Structured, Semistructured, and Unstructured Data
The information stored in databases is known as structured data because it is represented in a strict format. For
example, each record in a relational database table— such as each of the tables
in the COMPANY database in Figure 3.6—follows the same format as the other records in
that table. For structured data, it is common to care-fully design the database
schema using techniques such as those described in Chapters 7 and 8 in order to
define the database structure. The DBMS then checks to ensure that all data
follows the structures and constraints specified in the schema.

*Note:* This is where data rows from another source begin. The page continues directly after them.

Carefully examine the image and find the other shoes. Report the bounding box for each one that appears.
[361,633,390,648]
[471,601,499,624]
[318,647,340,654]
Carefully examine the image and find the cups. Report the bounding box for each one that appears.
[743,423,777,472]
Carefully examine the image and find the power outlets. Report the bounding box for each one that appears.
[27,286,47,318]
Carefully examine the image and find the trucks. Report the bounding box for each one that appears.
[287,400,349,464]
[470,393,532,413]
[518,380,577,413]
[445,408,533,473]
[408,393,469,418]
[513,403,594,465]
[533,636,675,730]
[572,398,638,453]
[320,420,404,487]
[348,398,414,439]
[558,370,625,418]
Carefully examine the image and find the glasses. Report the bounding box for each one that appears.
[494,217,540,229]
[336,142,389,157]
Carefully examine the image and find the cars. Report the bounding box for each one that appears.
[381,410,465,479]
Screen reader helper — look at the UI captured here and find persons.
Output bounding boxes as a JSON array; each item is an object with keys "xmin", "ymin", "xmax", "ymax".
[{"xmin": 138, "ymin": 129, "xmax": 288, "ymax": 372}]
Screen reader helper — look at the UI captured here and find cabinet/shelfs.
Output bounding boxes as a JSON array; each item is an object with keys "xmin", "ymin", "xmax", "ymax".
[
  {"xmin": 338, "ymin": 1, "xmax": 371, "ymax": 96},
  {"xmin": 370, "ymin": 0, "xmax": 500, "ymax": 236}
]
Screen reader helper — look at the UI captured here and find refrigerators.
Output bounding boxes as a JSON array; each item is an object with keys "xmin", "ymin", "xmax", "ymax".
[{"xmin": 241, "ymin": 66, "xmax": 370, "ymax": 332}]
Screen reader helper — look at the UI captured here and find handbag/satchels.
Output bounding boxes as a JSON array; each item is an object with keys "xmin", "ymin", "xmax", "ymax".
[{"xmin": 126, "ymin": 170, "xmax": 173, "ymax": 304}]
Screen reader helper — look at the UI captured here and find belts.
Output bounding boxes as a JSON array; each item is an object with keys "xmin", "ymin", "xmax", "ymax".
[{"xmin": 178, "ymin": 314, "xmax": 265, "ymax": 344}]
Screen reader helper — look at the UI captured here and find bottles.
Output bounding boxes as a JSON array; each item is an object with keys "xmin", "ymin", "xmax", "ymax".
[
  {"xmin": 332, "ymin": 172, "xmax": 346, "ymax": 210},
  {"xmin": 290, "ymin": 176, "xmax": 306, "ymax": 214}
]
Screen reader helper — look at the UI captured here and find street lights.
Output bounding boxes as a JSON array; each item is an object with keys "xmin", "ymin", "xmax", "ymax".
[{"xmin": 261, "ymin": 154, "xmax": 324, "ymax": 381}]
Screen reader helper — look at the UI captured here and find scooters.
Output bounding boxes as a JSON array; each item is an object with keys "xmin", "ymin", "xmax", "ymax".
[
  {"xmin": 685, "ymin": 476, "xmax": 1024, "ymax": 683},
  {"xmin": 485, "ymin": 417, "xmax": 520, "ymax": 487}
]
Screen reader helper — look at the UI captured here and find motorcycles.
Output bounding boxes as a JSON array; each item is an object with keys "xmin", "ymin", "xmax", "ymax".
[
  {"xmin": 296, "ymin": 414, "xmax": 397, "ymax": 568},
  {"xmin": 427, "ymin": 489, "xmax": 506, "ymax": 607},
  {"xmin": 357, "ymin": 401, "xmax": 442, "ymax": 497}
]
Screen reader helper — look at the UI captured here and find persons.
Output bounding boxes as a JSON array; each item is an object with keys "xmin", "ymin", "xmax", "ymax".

However, not all data is collected and inserted into carefully designed
structured databases. In some applications, data is collected in an ad hoc
manner before it is known how it will be stored and managed. This data may have
a certain structure, but not all the information collected will have the
identical structure. Some attrib-utes may be shared among the various entities,
but other attributes may exist only in a few entities. Moreover, additional
attributes can be introduced in some of the newer data items at any time, and
there is no predefined schema. This type of data is known as semistructured data. A number of data
models have been introduced for representing semistructured data, often based
on using tree or graph data structures rather than the flat relational model
structures.
A key difference between structured and semistructured data concerns how
the schema constructs (such as the names of attributes, relationships, and entity
types) are handled. In semistructured data, the schema information is mixed in with the data values, since
each data object can have different attributes that are not known in advance.
Hence, this type of data is sometimes referred to as self-describing data. Consider the following example. We want to
collect a list of bibliographic references related to a certain research
project. Some of these may be books or technical reports, others may be
research articles in journals or conference proceedings, and still others may
refer to complete journal issues or conference proceedings. Clearly, each of
these may have different attributes and different types of information. Even
for the same type of reference—say, conference articles—we may have different
information. For example, one article citation may be quite complete, with full
information about author names, title, proceedings, page numbers, and so on,
whereas another citation may not have all the information available. New types
of bibliographic sources may appear in the future—for instance, references to
Web pages or to conference tutori-als—and these may have new attributes that
describe them.
Semistructured data may be displayed as a directed graph, as shown in
Figure 12.1. The information shown in Figure 12.1 corresponds to some of the
structured data shown in Figure 3.6. As we can see, this model somewhat
resembles the object model (see Section 11.1.3) in its ability to represent
complex objects and nested structures. In Figure 12.1, the labels or tags on the
directed edges represent the schema names: the names of attributes, object types (or entity types or classes),
and relationships. The internal nodes
represent individual objects or composite attrib-utes. The leaf nodes represent
actual data values of simple (atomic) attributes.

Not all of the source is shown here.